An assortment of snippets today.

First up in the Fintech world I’ve long been a fan of Curve – I liked the product so much I even decided to buy a few shares in a recent Crowdcube raise. I think Curve has a very distinctive USP. For those of us with a multiplicity of personal and business debt and credit cards, having one card we can toggle charges to is hugely compelling. Its Go Back in Time facility which allows you to switch over which card to use AFTER a purchase is also compelling. Crucially, unlike many good ideas which never seem to go anywhere, after a series of funding rounds, this fintech now has the resources to properly scale into the all important US market.

Anyway enough waxing lyrically, what I did find interesting reading the latest investor update was the following mention : – “We’re testing Curve Credit , arguably our most game-changing feature yet, which will allow customers to split any payment into instalments. Klarna, watch out.”

Anyone following the Fintech space closely will know that the one product innovation which has had the biggest cut through is instalment payment services i.e Klarna, Afterpay and such like. Younger customers seem to find it really interesting and as its integrated with retailers, usage rates are shooting up. As you’d expect all the usual mavens of doom are now congregating, warning of borrowers not being able to pay back. But in truth those of us with grey hairs will simply recognise a new take on the age-old interest free model which doesn’t seem to have caused financial Armageddon. In my view much better that borrowers use these facilities rather than pay outrageous credit card interest rates.

But the one integration you really want hasn’t emerged yet – or not at least in anything I use. A debit card that allows you to space big bills over three simple payments (although I think PayPal might be trialling something in this space from memory as is Amazon with some products). If this is what Curve are planning then I think that could be a genuine game changer. Imagine a very expensive TV or bike (sorry I betray my age and gender here!), spaced out over three interest free payments?

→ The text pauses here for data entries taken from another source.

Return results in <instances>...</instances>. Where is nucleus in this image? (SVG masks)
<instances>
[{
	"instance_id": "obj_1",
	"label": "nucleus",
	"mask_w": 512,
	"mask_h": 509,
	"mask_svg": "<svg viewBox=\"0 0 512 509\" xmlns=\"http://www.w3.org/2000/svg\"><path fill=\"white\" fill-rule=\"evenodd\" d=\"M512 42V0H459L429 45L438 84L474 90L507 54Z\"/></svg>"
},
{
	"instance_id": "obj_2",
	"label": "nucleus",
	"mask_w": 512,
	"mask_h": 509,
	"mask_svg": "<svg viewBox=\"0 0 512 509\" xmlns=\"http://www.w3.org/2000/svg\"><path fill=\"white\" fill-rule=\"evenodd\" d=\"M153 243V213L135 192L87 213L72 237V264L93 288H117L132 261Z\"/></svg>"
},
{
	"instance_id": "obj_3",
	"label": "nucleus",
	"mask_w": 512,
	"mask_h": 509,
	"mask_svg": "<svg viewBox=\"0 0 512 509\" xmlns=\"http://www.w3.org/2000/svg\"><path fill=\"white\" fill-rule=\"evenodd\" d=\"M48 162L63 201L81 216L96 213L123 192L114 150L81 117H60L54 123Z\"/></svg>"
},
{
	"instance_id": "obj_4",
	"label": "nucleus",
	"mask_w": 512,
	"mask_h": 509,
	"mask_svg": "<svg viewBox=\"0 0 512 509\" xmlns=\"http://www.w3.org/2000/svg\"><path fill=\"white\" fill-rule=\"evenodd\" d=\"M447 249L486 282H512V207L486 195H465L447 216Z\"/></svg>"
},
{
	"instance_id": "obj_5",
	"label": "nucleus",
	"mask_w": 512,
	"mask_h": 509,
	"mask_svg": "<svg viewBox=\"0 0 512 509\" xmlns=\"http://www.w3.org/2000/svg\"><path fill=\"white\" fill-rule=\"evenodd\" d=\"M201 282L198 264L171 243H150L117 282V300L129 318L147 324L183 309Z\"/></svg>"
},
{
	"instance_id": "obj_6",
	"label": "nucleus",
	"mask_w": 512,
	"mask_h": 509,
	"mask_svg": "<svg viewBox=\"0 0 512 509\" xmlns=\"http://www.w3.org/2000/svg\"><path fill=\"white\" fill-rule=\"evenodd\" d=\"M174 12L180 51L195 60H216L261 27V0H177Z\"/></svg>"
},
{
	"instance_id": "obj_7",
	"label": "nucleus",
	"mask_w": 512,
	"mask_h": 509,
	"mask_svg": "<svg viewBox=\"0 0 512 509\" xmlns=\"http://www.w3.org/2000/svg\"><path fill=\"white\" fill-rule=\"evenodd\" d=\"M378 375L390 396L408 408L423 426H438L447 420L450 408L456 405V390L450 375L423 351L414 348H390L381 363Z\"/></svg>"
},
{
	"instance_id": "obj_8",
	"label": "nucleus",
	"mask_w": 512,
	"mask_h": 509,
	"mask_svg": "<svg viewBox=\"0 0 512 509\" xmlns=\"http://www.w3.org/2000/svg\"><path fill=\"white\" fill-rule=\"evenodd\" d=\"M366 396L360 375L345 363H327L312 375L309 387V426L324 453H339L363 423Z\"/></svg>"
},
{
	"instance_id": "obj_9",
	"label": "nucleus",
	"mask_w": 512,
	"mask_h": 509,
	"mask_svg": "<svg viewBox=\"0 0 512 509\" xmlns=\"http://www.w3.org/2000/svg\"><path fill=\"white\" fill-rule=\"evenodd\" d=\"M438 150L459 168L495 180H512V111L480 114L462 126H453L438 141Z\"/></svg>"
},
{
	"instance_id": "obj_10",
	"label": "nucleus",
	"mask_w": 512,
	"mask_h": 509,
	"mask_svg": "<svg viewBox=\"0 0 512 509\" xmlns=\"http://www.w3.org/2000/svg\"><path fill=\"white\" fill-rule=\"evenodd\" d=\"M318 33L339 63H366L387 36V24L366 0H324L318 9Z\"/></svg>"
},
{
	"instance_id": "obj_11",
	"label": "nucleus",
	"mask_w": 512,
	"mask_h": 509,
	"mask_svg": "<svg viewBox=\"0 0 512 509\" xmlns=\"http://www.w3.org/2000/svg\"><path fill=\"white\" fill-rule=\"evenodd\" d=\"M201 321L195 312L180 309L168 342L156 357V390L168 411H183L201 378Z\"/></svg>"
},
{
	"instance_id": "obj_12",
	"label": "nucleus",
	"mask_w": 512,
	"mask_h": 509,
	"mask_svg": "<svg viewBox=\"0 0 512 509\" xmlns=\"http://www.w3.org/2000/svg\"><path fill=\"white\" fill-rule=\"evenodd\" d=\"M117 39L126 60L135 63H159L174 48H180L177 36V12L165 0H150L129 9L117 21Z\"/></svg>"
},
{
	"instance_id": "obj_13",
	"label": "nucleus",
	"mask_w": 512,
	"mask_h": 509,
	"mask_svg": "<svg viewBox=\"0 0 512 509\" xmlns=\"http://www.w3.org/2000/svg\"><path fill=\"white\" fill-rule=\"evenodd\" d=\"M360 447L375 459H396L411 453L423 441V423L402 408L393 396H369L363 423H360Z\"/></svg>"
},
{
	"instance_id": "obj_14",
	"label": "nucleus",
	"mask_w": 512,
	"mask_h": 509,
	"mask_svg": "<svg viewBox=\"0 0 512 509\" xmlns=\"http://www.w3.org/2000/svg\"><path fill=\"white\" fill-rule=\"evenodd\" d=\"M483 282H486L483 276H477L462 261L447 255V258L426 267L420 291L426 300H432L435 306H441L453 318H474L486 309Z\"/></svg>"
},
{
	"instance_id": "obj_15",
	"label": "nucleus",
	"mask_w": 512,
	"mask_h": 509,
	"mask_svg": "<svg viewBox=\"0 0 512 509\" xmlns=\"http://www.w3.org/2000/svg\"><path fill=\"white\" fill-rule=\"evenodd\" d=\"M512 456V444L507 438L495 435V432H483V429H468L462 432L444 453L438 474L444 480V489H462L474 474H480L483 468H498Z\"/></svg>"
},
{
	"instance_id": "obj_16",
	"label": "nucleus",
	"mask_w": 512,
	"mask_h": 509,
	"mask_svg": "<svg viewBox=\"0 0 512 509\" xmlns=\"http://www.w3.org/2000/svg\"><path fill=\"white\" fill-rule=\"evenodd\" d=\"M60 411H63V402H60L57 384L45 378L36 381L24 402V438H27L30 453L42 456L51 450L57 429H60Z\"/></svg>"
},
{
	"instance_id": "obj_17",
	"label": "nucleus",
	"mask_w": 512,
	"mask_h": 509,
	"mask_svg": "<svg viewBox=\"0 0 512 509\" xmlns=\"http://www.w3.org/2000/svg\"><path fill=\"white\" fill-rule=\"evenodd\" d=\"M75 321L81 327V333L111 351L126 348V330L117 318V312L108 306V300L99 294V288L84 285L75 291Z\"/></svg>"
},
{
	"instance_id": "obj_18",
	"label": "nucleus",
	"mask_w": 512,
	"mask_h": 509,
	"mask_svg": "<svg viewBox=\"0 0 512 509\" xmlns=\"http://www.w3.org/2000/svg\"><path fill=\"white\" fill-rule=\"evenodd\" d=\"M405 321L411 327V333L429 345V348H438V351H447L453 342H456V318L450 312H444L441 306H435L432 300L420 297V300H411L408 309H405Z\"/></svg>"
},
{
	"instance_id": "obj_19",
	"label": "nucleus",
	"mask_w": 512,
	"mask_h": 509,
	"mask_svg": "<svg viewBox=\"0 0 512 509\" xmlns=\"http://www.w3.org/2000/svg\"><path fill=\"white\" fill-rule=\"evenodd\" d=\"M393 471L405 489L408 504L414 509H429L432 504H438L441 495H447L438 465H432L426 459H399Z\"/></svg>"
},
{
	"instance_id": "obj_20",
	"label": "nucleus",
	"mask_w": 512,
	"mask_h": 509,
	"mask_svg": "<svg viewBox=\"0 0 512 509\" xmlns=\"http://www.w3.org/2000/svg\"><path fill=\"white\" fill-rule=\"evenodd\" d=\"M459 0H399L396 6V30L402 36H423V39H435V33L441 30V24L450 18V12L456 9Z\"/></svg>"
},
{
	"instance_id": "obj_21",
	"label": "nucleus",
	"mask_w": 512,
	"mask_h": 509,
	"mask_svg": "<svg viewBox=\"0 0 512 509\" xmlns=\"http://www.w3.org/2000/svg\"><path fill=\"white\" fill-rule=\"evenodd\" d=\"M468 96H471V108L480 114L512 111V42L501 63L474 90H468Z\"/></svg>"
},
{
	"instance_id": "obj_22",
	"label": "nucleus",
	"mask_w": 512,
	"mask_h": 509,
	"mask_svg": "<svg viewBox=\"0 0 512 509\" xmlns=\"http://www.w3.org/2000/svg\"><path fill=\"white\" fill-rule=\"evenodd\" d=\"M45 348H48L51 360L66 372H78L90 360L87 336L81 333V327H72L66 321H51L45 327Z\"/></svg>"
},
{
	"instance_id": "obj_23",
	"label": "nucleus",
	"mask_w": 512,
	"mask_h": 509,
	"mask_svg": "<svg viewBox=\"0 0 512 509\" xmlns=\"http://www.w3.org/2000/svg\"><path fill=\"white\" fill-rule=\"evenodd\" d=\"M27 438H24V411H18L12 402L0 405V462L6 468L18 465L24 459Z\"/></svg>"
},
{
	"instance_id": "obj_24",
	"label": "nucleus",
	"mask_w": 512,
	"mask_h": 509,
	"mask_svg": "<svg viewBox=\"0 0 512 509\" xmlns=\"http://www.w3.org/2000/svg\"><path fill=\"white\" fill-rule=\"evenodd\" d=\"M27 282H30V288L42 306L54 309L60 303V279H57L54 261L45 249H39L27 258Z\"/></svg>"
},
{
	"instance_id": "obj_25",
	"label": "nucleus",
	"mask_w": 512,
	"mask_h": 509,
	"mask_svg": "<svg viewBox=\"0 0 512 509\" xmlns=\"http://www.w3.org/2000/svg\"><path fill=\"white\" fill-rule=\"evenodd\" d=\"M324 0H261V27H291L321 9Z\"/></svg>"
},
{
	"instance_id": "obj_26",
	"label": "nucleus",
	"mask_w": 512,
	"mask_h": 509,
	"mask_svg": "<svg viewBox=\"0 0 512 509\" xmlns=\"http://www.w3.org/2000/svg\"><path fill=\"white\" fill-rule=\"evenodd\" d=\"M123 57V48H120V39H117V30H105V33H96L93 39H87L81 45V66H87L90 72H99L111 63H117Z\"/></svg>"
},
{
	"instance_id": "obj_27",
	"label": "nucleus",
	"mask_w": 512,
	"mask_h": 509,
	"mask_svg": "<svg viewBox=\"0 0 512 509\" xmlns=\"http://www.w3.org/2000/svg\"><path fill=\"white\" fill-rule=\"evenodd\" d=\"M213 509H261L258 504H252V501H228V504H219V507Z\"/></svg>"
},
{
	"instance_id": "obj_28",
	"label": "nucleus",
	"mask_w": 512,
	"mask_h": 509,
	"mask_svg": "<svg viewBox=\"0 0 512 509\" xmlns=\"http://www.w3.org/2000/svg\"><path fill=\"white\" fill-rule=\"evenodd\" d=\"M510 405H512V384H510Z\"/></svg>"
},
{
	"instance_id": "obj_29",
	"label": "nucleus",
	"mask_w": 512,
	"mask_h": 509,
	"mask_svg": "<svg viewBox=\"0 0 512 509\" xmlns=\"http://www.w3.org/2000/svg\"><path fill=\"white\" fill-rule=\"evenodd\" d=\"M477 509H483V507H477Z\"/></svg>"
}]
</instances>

Staying on the Fintech vibe I found myself perusing a quarterly research report from Drivewealth yesterday. You’ve probably not heard about this service before but in simple terms this is the platform that powers most of the US free share dealing offers offered by everyone from Revolut to Stake. Crucially if anyone has the data on retail investor flows in the US, its probably Drivewealth. Its also interesting to see what non US investors are buying stateside.

The big question is whether the supposed retail investor boom is a myth or a reality. The answer seems to be reality. According to DriveWealth retail investors have been more active this year – trading on average 10+ times YTD. In 2019, investors traded on average 2.23 times/month while the average US brokerage account trades 2-3 times per year (Source: FDIC report). For Drivewealth YTD the average trade size was ~$145, however this fluctuates widely on a daily basis in the range of ~$95-275. Crucially the big chart below shows just how much trading activity in US shares by retail has shot up in the last few months. What I find interesting is the big jump in fractional shares i.e the ability to be able to buy say a part of an expensive multi hundred dollar stock.

The second table below shows which shares these private investors have been trading. In particular I was fascinated by the Top 20 trades for non-US investors. Alongside the usual FAANGs suspects we have (surprise, surprise) Tesla, Zoom and Virgin Galactic (!?). And Boeing, Coca Cola and Delta Airlines!!??????

Last but by no means least worth noting that SEEIT, the energy efficiency fund which I highlighted the week before last has decided to increase “ the size of the Initial Issue [ of its placing] from gross proceeds of £60 million to £110 million … the Initial Issue will result in the issue of 105,769,231 New Ordinary Shares at the Issue Price of 104 pence per share.”

This is I think very interesting. Many investment trust types have worried that capital fund raising might prove difficult in these turbulent markets, but SEEIT shows that for the right fund, raising new money shouldn’t be a challenge. Expect to see a last summer dash for fund raising as every other fund in this broad infra income fund space takes note.